Böbrek tümörleri genellikle başka bir sebeple yapılan ultrason veya tomografi ile saptanır. Hastaların erken evrelerde herhangi bir şikayeti yoktur. Hastalık ilerledikçe bazı şikayetlere sebep olurlar:
- İdrarda kanama (gözle görülen veya idrar tahlili ile saptanan)
- Karında şişkinlik
- İştahsızlık- halsizlik-kilo kaybı
- Yan ağrısı
- Kansızlık, solukluk
- Bacaklarda şişme
Şikayetlerinin araştırılması sırasında veya tesadüfen ultrason çektirip böbrekte kitle saptanan hastalarda daha detaylı incelemeler yapmak gerekir. Bu amaçla MR (manyetik rezonans görüntüleme) veya ilaçlı tomografi (kontrastlı BT) çekilir. Böbrek tümörü olanlarda sıçrama olasılığından dolayı akciğer (toraks) tomografisi de çekilir. Bu görüntüle yöntemleri ile kitlenin boyutu, yerleşim yeri, ana damarlar ve idrar kanalları ile ilişkisi, başka bir yere veya komşu organlara (dalak, karaciğer, pankreas, böbrek üstü bezi veya lenf bezleri) yayılıp yayılmadığı ve kitlenin yapısı hakkında bilgi edinilir. Evreleme yine görüntüle yöntemleri ile yapılır. Kitlenin iyi veya kötü huylu ayrımını kesin yapamaz. Kemik ağrıları veya nörolojik yakınmaları olanlarda kemik taraması veya beyin filmleri çekilir.
Görüntüleme yöntemlerinin haricinde bazı kan testleri tedaviye geçilmeden önce yapılır. Böbrek fonksiyonları mutlaka incelenir.
Böbrek tümörlerinin esas tedavisi cerrahidir. Tümörlü böbrek dokusunun çıkarılıp, sağlıklı-kansersiz böbrek dokusunun korunması temel prensiptir. Bu ameliyata parsiyel nefrektomi yani tümörlü böbrek dokusunun çıkarılması denir. Aşırı büyümüş, böbrek damarlarını tutmuş, böbrek içinde çok sayıda olan tümörlerde maalesef böbreğin etrafındaki yağlı doku ile beraber çıkarıldığı radikal nefrektomi ameliyatı yapıyoruz.
Parsiyel veya radikal nefrektomi ameliyatı açık veya kapalı (laparoskopik veya robotik) yöntemlerle yapılabilir. Laparoskopik veya robotik cerrahi açık cerrahiye göre daha kısa hastanede kalış süresi, daha az ağrı kesici kullanımı, daha çabuk işe ve sosyal hayata dönüş ve daha az yara izi gibi avantajları ile ön plana çıkmaktadır. Laparoskopik radikal nefrektomi şu an standart tedavi olarak kabul edilmektedir.

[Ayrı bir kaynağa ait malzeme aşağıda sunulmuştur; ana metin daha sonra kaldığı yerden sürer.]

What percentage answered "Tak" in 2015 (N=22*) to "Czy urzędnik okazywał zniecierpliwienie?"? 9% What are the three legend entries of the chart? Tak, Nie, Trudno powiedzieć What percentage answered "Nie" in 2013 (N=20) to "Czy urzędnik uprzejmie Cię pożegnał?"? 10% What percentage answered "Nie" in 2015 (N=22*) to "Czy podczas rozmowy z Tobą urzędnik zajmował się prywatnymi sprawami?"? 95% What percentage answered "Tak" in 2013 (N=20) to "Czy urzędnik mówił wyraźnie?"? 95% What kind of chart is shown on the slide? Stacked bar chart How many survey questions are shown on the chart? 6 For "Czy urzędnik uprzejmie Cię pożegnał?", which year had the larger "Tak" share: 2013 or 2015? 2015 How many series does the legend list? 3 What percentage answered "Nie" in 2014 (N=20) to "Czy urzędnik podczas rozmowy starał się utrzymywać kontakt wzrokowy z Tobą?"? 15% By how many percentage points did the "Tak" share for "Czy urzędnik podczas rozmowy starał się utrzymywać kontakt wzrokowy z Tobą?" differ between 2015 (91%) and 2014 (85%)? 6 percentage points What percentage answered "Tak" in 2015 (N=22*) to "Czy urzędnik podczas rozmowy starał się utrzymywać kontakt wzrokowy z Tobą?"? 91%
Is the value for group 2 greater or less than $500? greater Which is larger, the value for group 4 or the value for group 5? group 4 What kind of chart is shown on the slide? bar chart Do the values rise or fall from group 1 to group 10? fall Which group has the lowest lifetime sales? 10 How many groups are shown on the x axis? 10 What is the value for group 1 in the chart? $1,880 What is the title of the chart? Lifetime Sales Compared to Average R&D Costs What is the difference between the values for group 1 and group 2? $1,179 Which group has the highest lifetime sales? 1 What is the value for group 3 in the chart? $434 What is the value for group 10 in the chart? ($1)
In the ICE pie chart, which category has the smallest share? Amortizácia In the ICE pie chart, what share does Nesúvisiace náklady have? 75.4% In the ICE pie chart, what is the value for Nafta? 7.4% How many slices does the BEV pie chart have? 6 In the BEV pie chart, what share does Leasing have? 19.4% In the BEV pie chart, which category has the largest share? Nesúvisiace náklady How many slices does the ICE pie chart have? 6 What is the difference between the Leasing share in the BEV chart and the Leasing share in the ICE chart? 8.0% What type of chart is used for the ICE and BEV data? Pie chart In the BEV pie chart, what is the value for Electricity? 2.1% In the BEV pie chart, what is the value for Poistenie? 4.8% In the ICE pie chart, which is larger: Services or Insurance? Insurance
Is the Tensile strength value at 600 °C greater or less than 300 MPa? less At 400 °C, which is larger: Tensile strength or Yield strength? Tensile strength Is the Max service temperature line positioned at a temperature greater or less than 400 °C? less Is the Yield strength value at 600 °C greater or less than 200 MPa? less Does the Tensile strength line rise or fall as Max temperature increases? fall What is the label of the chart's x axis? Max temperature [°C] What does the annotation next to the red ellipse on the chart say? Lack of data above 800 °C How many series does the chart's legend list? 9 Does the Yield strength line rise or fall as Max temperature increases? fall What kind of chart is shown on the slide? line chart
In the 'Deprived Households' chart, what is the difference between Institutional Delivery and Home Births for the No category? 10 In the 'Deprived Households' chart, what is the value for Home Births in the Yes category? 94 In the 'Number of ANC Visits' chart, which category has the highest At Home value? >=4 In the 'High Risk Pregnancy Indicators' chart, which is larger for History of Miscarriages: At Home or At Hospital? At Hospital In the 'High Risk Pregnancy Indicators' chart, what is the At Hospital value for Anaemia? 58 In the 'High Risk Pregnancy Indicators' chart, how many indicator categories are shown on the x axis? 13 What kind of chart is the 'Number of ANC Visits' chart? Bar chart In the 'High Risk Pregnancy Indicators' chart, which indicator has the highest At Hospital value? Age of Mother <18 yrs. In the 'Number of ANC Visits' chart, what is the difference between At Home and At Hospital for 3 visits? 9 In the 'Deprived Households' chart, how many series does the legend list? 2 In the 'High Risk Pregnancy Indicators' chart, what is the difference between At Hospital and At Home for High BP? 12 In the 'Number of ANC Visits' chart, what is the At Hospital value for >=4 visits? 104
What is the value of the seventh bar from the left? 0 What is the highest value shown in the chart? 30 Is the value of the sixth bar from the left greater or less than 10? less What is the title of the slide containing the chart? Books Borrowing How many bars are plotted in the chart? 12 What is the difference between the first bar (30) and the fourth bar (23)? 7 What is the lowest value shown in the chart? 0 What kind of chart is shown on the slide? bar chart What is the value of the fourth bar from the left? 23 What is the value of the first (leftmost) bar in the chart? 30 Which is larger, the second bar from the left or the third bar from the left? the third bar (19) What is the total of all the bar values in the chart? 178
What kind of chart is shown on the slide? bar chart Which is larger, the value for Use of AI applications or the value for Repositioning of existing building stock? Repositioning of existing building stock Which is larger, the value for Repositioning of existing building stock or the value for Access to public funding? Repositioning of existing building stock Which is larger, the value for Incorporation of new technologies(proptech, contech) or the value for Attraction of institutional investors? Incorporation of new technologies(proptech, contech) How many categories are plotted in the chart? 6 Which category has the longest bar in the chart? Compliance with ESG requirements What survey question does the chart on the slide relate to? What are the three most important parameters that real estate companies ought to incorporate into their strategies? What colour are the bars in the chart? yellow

Cerrahiye uygun olmayan veya metastatik (uzak dokulara yayılmış) böbrek tümörlerinde kemoterapi uygulanabilmektedir.
Böbrek içindeki idrar yollarını döşeyen hücrelerden (değişici-transizyonel cell) köken alan tümörler toplayıcı sistem tümörleri (transizyonel hücreli karsinom) olarak adlandırılır. Bu tümörlerin tedavisinde böbrek, idrar kanalı (üreter) ve idrar kanalının mesane bağlantısı cerrahi olarak çıkarılır. Bu ameliyata radikal nefro-üreterektomi denir.